In the early 1990s, the Mexican government embarked on a massive infrastructure build-out program in its electricity sector. Mexico developed a well-defined legal framework to permit private investors to participate in the development and ownership of power generation facilities to supply the national electric utility, Comisión Federal de Electricidad (CFE), as well as large direct industrial customers. The CFE independent power project (IPP) program has become one of the most effective international power plant development programs anywhere in the world. 

The speed of power plant deployment and the low costs associated with the long-term energy pricing of the power plants demonstrate the competitive and transparent bidding environment that CFE has been able to foster. CFE’s IPP program allowed the government to refocus its own capital investments in the national transmission grid. 

Private sector thermal power plant developments are the foundation of Mexico’s modernized power sector. By promoting gas-fired plants to replace aging diesel and oil-fired units, Mexico has achieved cleaner-burning facilities and reduced the country’s carbon footprint and inventory of conventional pollutants. Controlling the size and locations of the plants in each IPP request for proposals, CFE has been able to strategically leverage private investor funds to meet the public demand for electricity in regions of the country in greatest need of additional power generation capacity. During the last 18 years of Mexico’s IPP program, CFE has targeted power generation development in the most critical power starved regions of the country.

An unintended shortcoming of CFE’s otherwise successful IPP program has been pressure on the country’s natural gas supply. During the course of two decades, Mexico moved from a natural gas exporter to a net importer. Natural gas demand has increased to the point that Mexico has had to promote liquefied natural gas regasification facilities throughout the country (including in Altamira, Baja California, and Manzanillo) to augment its domestic supplies. In order to accommodate new entry points for natural gas supplies, the Ministry of Energy will need to expand Mexico’s vast pipeline network.

Similar to the activity in the U.S., Mexico has seen a surge in activity surrounding renewable energy. CFE has been addressing issues of wheeling power, which hindered the past development of renewable power projects. CFE’s preexisting wheeling structure failed to account for wind’s intermittent nature and penalized wind power projects for failing to produce a stable constant electricity supply. Today, CFE’s wheeling arrangements account for wind power’s intermittent nature. CFE has created a system where a renewable energy project can “bank” excess energy production during periods when an off-taker does not require energy from the project and allow the user to access the “banked” energy during periods that the power project does not produce sufficient energy to meet its energy needs. Additionally, postage-stamp wheeling charges earmarked solely for renewable energy have benefited renewable energy production. As a result, buyers of wind power see power rates that directly compete with fossil-fuel generated energy.

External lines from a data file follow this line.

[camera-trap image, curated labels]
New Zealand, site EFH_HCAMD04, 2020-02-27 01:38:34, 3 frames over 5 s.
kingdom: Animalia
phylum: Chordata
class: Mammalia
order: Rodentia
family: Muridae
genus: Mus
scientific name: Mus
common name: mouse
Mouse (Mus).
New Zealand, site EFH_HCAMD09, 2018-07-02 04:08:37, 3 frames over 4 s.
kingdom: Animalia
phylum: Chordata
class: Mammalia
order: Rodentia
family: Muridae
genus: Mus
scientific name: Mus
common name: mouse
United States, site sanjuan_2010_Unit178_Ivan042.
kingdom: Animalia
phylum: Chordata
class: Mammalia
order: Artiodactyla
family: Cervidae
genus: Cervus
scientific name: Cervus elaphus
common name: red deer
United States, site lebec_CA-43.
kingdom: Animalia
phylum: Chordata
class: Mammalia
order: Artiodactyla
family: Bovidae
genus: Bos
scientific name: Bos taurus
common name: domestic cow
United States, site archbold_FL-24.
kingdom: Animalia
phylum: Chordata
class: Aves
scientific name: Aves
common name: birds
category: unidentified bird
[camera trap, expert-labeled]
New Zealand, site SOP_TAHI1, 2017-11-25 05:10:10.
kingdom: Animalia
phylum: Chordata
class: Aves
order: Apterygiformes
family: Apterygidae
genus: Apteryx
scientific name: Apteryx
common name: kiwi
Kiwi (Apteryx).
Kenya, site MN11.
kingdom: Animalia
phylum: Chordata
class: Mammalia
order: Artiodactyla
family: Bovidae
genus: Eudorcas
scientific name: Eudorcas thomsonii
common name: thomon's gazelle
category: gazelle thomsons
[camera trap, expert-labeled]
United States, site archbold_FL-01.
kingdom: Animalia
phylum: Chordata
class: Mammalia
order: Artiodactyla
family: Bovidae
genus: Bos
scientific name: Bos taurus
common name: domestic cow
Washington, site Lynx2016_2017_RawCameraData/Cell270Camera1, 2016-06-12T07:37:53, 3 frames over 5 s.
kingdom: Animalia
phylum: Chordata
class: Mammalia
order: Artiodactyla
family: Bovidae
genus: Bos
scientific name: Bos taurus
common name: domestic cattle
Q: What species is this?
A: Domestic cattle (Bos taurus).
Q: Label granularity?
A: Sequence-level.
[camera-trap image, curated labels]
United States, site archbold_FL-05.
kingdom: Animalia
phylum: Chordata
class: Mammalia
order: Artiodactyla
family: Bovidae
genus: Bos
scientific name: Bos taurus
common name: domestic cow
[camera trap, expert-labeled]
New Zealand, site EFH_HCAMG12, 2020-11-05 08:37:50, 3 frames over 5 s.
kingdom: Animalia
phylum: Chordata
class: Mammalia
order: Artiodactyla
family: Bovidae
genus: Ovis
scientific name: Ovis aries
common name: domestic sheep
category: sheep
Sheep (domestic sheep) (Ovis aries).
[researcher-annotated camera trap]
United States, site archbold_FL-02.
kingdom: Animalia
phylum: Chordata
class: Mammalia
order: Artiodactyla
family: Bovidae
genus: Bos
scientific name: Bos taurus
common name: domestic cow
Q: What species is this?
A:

The true test of whether the projects are viable is determining if third party non-recourse financing is available. In Mexico, commercial lending institutions are actively looking for lending opportunities to well-structured infrastructure projects. Multilateral lending institutions, such as the International Finance Corp. (IFC) and the Inter-American Development Bank (IADB) are also working in the Mexican market with creative financing structures.

In addition to multilateral financing institutions and commercial lenders, international development banks, such as FMO (the Netherlands) have supported infrastructure projects that promote certain economic, environmental or social objectives. Some international development banks have even prioritized the Mexican market as a target lending environment in order to spur the development of certain projects, such as renewable energy power plants. 

Dino T. Barajas
is a partner in the Corporate Practice group of the law firm Akin Gump Strauss Hauer & Feld LLP specializing in project finance and Latin American transactions.